Cristian Spiescu opened SPR-16181 and commented

I have the following case: A -> B -> C -> D -> B. So we have a circular dependency/loop.

If all my objects have @Service + @Transactional, then everything works fine. If B has @Repository, then an error occurs, with the message:

Error creating bean with name 'b': Bean with name 'b' has been injected into other beans [d] in its raw version as part of a circular reference, but has eventually been wrapped. This means that said other beans do not use the final version of the bean. This is often the result of over-eager type matching - consider using 'getBeanNamesOfType' with the 'allowEagerInit' flag turned off, for example.

I was curious to see what happens, and why the first case worked well but not the second. Here is the stack trace, at the instance where D has been created and populated with a proxy of B (common to the 2 cases):

!spring-bug-1.png|thumbnail!

B is proxified by AnnotationAwareAspectJAutoProxyCreator.getEarlyBeanReference(), cf. the image above.

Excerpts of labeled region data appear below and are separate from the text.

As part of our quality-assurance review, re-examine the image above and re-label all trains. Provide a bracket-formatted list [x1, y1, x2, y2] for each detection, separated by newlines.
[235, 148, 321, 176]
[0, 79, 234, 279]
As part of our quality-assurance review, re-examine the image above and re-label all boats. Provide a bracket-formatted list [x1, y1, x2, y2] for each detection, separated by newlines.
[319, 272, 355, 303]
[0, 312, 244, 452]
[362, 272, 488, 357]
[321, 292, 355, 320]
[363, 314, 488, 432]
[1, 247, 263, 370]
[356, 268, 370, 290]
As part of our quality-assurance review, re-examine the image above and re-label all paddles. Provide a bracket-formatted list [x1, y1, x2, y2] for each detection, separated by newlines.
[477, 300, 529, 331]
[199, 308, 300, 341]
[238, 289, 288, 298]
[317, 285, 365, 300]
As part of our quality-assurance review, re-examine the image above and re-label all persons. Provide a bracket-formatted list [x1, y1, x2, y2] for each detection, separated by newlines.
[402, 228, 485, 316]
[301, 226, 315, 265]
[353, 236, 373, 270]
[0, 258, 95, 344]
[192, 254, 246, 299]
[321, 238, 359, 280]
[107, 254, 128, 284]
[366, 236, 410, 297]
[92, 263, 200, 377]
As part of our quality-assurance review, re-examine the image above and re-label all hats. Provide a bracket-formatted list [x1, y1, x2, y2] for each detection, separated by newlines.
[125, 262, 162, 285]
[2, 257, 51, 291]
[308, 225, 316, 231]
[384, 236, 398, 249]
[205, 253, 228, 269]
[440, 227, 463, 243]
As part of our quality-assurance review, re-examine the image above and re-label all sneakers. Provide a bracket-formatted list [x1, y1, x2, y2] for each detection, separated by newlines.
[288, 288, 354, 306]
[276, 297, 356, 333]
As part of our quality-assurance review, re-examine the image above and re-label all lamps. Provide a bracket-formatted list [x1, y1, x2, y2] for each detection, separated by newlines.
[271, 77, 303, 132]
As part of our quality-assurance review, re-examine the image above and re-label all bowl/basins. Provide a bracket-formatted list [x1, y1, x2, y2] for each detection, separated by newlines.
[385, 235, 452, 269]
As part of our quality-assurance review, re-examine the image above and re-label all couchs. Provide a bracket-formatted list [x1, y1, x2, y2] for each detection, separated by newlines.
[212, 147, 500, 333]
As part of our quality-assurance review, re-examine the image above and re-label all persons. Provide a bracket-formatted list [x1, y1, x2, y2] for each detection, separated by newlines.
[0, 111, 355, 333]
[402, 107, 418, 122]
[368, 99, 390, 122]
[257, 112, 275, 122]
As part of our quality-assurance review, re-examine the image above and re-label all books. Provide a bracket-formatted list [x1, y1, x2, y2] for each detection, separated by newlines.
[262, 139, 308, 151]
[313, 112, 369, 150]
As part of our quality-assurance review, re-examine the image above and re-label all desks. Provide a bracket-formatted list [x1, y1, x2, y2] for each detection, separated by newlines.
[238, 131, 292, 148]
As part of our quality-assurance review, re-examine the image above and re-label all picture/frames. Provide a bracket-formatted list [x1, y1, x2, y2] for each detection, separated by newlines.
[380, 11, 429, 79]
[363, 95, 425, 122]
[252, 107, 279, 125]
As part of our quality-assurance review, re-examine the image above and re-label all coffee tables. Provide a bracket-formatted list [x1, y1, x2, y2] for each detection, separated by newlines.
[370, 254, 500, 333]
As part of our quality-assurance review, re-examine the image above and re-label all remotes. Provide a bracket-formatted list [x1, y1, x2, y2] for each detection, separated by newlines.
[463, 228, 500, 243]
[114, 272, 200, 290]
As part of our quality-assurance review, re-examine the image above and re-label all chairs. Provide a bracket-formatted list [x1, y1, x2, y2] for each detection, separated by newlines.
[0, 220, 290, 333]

And here is how the cases differ. In AbstractAutowireCapableBeanFactory.doCreateBean("b") we have the following code:

!spring-bug-2.png|thumbnail!

if "B" has @Repository, initializeBean() will return a proxy of B, and not B; hence further down in the code the error will be thrown. If no @Repository exists => initializeBean() returns the same object, so the code underneath doesn't complain.

And the above happens because initializeBean() delegates to the post processors, i.e. AbstractAutowireCapableBeanFactory.applyBeanPostProcessorsAfterInitialization(). More specifically to PersistenceExceptionTranslationPostProcessor, which proxifies our bean because it sees @Repository.


Attachments: - spring-bug-1.png (221.83 kB) - spring-bug-2.png (27.08 kB)

Comment From: bclozel

Working as designed. Bean cycles are also rejected in recent Spring Boot versions.